Confidence Scoring Weirdness from Shane Smith on 2007-10-31 (www-voice@w3.org from October to December 2007)

From: Shane Smith <safarishane@gmail.com>
Date: Wed, 31 Oct 2007 13:45:33 -0700
To: www-voice@w3.org
Message-ID: <8fc15e140710311345q1c947520x2a1fd67ac4bdf706@mail.gmail.com>

I'm working with a platform that handles confidence scoring a bit
differently than I'm used to.

>From their guide:
"You may find that the above filtering algorithm is not fully satisfying for
your specific application.

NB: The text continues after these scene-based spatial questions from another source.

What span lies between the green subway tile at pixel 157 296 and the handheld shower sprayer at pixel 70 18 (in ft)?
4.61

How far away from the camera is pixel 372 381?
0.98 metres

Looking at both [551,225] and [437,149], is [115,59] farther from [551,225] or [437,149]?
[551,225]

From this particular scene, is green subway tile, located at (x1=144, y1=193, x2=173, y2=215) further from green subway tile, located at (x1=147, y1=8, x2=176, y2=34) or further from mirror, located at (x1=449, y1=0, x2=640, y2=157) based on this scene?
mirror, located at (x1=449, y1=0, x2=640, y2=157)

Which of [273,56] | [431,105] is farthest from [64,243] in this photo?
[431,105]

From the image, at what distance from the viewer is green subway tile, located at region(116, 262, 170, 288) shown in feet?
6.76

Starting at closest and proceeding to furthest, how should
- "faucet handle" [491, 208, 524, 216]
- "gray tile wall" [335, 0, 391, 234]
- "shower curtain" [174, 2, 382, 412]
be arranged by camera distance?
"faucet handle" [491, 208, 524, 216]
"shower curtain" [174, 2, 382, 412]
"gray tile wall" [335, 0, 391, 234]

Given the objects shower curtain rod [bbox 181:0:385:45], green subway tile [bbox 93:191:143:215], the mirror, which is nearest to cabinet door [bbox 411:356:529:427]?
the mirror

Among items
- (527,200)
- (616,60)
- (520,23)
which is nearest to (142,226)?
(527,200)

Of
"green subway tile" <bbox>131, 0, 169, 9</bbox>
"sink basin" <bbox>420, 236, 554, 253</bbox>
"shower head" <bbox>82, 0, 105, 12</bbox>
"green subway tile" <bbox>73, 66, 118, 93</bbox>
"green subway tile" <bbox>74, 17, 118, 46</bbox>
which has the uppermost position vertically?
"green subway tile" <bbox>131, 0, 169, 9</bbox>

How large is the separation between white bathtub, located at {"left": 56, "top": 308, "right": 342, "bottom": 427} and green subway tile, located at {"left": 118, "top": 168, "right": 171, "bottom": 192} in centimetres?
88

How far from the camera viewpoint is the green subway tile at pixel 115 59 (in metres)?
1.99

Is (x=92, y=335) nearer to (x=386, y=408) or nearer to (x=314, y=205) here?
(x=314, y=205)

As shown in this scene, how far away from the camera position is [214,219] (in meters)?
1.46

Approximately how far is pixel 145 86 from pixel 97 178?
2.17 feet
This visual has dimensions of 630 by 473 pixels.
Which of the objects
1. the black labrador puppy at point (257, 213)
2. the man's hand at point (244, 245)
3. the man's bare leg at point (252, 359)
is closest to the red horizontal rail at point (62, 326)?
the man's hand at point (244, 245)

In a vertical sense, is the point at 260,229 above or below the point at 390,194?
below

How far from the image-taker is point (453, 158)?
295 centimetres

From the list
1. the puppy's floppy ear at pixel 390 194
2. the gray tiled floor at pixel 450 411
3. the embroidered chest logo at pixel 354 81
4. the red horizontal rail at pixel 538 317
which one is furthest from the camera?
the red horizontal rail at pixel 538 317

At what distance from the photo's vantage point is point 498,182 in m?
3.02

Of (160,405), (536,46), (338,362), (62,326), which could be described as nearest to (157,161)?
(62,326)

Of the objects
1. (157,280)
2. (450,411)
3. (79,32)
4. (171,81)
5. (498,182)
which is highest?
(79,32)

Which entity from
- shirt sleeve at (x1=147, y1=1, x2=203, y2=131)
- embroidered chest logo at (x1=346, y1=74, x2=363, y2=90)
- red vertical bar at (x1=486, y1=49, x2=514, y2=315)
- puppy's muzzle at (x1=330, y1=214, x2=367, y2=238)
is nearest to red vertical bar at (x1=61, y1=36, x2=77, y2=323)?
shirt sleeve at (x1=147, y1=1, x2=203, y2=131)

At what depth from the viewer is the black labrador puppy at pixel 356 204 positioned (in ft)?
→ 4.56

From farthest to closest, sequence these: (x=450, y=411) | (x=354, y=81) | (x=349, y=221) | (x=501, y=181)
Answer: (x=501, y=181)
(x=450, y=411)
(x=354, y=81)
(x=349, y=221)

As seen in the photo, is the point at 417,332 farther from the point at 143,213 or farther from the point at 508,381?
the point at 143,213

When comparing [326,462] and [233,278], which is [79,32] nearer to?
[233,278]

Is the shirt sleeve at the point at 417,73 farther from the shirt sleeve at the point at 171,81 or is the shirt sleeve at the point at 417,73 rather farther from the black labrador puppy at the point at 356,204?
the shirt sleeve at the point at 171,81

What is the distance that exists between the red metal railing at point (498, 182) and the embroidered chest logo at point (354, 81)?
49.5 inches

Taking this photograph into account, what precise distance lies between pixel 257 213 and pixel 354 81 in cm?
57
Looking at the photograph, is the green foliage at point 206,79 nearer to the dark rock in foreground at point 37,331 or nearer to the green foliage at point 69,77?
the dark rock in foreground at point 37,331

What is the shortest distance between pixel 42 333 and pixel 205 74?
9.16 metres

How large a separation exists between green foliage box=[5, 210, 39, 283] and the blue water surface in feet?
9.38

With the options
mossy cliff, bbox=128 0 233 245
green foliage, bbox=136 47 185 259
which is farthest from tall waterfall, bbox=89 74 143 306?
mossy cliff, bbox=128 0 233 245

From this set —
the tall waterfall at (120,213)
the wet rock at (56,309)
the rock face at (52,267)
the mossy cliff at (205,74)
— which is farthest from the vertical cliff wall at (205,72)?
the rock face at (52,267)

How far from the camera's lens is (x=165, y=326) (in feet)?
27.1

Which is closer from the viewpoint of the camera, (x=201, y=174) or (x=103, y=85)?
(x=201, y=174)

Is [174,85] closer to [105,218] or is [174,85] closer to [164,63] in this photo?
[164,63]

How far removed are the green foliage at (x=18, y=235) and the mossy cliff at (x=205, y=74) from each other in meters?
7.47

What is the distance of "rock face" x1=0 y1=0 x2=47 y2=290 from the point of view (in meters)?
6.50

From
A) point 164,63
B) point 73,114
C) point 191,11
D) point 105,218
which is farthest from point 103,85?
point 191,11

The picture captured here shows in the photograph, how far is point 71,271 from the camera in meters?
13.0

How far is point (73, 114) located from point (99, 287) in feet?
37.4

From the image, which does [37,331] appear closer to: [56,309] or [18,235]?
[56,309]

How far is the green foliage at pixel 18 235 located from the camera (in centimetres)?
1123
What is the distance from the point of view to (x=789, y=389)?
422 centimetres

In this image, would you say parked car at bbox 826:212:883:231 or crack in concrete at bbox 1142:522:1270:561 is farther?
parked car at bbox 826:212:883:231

If so, you may want your system to look at your
confidence scores, but also look at the confidence score distance between
the first result and the second result of your N-best list.Indeed, if two
results roughly have the same confidence scores, the first one may not be
the right one."

The vxml2.0 spec definitely leaves room for interpretation on how individual
platforms can determine confidence scoring of utterances.  But after
speaking with the engineers of this engine, I've found it wouldn't be
uncommon to expect an n-best list with multiple scores above your confidence
threshold.  In fact, you could conceivably get back an n-best list with
multiple scores all over 90%!  I understand the wiggle room allowed for
platforms in the spec, but this goes against the spirit of the spec.  Many
examples in the spec show the use of the confidence score to determine
whether or not to reprompt or confirm the callers input.

           <if cond="application.lastresult$.confidence &lt; 0.7">
              <goto nextitem="confirmlinkdialog"/>
           <else/>
              <goto next="./main_menu.html"/>
           </if>

That code (from the spec) gives an example of confirmation when the top
utterance confidence score is below 70%.  Now image what would happen if you
have an n-best list 3 items long, all with 75% confidence.  The application
wouldn't confirm, even though you can't be 'confident' of the entry.  (you
are in fact only 33% sure the caller said what you think they said) This
also means that an application you develop for one engine, would indeed
behave very differently on this engine (and vice versa).  While one expects
different degrees of accuracy amongst the different ASR vendors, this
actually causes change in functionality of the application itself.  (I'd
have to write an algorithm in javascript to score based on the delta between
different entries on the n-best list)

Does anyone have any insight (or potentially an algorithm) to work around
this platform inconsistency?

Thanks,
Shane Smith

Received on Wednesday, 31 October 2007 20:45:41 UTC